As a recommended working practice, NISO’s Shared Electronic Resource Understanding (SERU) offers radical common sense. In part, it says, “Both publishers and subscribing institutions will make reasonable efforts to prevent the misuse of the subscribed content. The subscribing institution will employ appropriate measures to ensure that access is limited to authorized users and will not knowingly allow unauthorized users to gain access.

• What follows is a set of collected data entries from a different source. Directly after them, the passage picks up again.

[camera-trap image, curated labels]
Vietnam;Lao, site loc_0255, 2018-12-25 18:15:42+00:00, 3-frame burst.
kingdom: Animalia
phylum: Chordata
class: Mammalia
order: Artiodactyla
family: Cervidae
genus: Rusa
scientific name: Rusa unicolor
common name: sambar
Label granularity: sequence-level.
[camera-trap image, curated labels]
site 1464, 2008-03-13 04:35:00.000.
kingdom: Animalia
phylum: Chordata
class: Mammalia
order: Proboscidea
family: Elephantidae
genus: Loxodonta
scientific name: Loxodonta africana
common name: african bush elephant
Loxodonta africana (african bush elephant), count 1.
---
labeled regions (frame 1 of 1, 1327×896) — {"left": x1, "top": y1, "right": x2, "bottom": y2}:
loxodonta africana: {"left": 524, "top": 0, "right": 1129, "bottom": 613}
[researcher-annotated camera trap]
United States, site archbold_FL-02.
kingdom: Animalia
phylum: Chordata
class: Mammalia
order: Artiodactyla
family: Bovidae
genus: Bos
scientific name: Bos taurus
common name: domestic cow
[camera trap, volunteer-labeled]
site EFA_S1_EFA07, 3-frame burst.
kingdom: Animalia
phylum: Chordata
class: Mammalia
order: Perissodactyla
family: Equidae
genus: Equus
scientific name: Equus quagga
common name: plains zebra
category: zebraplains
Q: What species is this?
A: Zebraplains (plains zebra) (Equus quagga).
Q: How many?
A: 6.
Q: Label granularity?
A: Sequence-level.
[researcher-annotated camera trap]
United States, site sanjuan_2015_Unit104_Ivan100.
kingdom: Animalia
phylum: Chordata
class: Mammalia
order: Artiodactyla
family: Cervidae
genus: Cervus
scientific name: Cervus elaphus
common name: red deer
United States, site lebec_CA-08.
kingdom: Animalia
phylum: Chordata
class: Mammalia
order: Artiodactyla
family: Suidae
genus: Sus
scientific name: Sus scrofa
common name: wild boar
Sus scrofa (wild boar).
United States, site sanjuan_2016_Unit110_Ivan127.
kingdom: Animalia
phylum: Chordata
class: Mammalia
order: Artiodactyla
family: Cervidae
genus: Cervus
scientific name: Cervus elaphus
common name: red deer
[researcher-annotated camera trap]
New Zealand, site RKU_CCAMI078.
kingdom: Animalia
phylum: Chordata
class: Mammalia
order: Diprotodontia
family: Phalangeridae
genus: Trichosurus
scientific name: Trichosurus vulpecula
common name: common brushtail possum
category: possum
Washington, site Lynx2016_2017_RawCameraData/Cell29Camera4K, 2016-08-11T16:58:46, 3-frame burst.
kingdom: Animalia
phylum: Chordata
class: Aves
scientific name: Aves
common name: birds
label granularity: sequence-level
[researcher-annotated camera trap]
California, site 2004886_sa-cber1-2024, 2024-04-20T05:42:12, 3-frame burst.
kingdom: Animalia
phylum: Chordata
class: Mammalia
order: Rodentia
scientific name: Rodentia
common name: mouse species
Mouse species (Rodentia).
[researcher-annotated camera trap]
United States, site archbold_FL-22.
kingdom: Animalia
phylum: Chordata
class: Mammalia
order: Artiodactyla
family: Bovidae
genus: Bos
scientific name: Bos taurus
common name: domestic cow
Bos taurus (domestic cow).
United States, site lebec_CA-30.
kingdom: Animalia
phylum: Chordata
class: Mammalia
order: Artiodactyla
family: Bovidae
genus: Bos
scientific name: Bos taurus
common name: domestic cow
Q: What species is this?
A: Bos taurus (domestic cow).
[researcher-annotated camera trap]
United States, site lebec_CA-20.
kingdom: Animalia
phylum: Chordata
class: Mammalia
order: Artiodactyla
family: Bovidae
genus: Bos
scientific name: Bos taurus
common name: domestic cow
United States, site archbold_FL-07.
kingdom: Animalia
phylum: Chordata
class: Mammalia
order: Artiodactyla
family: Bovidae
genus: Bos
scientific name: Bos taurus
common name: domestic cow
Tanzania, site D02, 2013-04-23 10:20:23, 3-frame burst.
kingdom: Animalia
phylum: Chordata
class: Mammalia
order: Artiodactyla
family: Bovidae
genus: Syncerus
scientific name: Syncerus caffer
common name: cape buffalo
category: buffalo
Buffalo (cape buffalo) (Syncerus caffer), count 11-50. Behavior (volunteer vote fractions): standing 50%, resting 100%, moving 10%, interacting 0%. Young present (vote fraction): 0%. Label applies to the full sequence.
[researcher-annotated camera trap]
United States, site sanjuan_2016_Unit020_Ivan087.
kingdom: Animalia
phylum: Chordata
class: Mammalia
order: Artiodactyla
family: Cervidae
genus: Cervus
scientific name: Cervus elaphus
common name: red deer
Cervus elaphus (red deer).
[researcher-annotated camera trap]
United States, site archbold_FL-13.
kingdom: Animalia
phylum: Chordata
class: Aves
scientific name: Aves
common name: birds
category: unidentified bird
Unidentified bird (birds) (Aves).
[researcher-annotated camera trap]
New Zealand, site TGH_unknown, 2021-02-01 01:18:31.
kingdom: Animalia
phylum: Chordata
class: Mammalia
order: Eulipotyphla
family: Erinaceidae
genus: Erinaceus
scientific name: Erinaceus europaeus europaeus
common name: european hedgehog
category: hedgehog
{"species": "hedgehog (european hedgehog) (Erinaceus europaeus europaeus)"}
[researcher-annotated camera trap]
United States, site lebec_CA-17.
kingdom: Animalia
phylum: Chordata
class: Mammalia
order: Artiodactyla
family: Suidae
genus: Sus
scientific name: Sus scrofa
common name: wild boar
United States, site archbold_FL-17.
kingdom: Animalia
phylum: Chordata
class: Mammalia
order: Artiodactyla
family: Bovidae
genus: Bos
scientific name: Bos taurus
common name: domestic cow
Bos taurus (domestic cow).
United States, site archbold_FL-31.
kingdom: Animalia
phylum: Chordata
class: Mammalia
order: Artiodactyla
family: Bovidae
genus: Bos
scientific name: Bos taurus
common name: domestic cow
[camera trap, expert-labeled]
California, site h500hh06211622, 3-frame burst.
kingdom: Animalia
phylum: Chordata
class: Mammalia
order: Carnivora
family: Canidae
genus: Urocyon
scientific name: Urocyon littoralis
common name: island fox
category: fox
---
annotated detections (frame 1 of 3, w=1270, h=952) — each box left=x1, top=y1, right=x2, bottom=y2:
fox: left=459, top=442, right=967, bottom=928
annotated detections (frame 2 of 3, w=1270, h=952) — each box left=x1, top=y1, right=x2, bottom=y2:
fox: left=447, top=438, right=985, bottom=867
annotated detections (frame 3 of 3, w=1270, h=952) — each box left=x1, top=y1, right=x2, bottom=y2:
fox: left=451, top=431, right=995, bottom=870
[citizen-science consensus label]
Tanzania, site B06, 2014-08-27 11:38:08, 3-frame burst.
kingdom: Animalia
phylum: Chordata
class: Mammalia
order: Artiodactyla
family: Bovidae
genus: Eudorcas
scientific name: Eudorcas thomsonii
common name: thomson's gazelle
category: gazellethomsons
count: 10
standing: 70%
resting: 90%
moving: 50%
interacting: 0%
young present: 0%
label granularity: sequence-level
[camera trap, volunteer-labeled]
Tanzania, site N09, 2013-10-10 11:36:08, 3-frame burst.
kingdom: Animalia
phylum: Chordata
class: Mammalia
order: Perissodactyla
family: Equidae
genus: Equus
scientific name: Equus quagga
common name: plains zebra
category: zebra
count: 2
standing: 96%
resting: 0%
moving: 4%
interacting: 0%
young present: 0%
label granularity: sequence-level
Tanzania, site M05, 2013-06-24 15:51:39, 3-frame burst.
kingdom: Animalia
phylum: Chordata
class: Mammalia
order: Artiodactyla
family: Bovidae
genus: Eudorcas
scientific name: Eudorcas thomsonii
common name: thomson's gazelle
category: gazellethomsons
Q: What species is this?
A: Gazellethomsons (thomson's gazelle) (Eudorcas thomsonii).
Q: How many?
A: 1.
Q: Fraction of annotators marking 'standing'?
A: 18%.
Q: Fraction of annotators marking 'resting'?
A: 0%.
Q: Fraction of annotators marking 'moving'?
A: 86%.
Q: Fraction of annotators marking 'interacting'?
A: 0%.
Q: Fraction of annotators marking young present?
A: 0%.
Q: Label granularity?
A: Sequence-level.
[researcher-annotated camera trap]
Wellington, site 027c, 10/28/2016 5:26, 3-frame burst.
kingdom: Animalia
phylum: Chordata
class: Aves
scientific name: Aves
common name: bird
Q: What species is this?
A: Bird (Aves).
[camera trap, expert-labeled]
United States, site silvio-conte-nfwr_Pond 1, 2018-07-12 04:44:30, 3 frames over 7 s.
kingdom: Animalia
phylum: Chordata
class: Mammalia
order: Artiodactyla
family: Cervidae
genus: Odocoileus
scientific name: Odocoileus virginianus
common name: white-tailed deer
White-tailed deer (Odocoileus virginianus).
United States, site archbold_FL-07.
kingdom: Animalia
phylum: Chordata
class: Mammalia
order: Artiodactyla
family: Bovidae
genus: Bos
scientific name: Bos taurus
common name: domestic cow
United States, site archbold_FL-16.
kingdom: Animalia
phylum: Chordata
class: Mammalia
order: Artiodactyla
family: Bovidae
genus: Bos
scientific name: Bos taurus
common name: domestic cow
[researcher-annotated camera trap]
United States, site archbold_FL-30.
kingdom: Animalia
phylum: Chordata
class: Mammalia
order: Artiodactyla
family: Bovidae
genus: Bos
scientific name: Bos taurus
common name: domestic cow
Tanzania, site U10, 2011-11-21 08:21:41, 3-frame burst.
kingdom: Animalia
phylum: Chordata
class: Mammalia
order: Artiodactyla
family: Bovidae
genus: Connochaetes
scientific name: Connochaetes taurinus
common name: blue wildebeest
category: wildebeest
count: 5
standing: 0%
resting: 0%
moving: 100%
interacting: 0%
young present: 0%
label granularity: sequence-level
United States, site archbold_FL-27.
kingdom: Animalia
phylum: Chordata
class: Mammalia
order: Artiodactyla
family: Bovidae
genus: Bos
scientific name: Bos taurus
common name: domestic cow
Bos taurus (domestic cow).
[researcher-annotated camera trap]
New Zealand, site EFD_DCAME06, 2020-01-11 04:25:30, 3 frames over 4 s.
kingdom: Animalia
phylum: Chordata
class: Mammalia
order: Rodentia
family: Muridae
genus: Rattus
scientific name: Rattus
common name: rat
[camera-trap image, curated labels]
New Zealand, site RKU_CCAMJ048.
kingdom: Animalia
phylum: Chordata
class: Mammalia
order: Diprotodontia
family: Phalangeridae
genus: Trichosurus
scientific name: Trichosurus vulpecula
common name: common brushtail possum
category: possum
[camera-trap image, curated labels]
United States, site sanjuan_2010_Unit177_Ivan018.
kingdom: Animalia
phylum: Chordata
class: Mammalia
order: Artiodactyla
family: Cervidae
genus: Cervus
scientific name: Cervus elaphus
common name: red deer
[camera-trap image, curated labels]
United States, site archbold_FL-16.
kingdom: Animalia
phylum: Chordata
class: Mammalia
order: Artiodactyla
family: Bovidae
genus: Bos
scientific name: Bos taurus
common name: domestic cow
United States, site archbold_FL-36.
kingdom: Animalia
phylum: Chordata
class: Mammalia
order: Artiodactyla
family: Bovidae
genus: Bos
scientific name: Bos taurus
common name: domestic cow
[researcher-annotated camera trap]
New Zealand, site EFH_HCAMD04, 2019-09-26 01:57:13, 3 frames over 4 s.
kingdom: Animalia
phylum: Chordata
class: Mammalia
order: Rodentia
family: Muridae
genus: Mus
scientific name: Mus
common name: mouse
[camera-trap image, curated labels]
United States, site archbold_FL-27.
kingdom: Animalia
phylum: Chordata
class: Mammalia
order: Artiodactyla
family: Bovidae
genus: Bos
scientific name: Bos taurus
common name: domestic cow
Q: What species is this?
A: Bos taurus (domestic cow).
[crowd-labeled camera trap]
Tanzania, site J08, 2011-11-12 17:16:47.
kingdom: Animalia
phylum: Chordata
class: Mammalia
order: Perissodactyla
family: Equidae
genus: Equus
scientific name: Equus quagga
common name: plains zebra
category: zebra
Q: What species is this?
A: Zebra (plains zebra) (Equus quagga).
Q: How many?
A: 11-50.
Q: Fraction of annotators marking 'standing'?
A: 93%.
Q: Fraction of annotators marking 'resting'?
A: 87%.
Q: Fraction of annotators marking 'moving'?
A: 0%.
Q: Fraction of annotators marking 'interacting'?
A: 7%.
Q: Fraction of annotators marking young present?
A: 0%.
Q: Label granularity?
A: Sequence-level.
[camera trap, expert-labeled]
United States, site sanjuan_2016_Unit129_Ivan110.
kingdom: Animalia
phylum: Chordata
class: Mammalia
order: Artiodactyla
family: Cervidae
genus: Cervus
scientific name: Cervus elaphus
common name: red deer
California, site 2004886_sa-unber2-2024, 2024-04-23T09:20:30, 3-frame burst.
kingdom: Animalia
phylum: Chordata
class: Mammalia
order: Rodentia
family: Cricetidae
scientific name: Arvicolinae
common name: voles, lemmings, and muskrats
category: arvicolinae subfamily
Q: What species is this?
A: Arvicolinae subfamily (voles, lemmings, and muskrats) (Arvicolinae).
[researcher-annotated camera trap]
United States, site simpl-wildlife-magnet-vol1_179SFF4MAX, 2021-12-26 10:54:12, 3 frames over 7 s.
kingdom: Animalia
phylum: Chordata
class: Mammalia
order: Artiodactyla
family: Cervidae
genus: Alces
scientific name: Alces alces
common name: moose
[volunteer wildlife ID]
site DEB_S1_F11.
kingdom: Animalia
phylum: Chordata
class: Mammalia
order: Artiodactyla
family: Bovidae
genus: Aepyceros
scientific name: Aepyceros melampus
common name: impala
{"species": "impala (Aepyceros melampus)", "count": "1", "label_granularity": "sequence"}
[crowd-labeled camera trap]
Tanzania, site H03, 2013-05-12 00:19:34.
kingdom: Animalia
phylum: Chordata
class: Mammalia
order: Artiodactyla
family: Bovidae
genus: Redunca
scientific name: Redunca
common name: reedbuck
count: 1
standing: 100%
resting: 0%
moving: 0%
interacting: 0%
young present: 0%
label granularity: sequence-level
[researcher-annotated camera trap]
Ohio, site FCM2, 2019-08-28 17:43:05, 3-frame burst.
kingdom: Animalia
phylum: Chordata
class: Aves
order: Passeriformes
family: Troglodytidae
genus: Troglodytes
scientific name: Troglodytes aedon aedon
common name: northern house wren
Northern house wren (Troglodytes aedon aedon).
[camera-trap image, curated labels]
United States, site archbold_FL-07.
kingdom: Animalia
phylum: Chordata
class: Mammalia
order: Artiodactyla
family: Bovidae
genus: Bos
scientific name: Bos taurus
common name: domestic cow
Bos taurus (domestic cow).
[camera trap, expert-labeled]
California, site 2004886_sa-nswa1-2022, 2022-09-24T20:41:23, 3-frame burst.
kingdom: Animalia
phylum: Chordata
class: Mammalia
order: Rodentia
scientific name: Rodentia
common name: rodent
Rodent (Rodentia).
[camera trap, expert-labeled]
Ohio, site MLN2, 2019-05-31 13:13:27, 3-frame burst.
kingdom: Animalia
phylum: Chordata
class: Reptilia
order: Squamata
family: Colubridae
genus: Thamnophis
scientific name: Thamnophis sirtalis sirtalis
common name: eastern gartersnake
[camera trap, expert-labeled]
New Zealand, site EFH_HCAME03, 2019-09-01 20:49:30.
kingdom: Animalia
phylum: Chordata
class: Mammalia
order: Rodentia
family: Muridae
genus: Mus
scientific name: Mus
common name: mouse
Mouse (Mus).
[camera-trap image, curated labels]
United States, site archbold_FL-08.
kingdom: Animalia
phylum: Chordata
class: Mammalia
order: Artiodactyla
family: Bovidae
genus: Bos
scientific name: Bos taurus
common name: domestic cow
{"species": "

While the subscribing institution cannot control user behavior, an obligation to inform users of appropriate uses of the content is acknowledged, and the subscribing institution will cooperate with the publisher to resolve problems of inappropriate use.”

New circulation policies
This goes some way towards creating a circulation policy for the digital age. Dames correctly points out that the current licensing process is broken, and the stakes are high. But without lawyers being reminted as librarians en masse, this impedence mismatch is likely to continue. Given this logjam, SERU was birthed to set reasonable terms as a starting point.

Thus, SERU offers a solution for “particularly smaller publishers who perhaps do not have in-house lawyers or rights departments that can handle them.” Since there is no lack of mechanisms for restricting access to content in exchange for new business models, isn’t now the time to start setting terms before they are set for both libraries and publishers by larger interests?

Though SERU doesn’t claim to answer every possible scenario, it does offer a better, faster, and cheaper method for protecting the rights of libraries and publishers in the age of mechanical reproduction.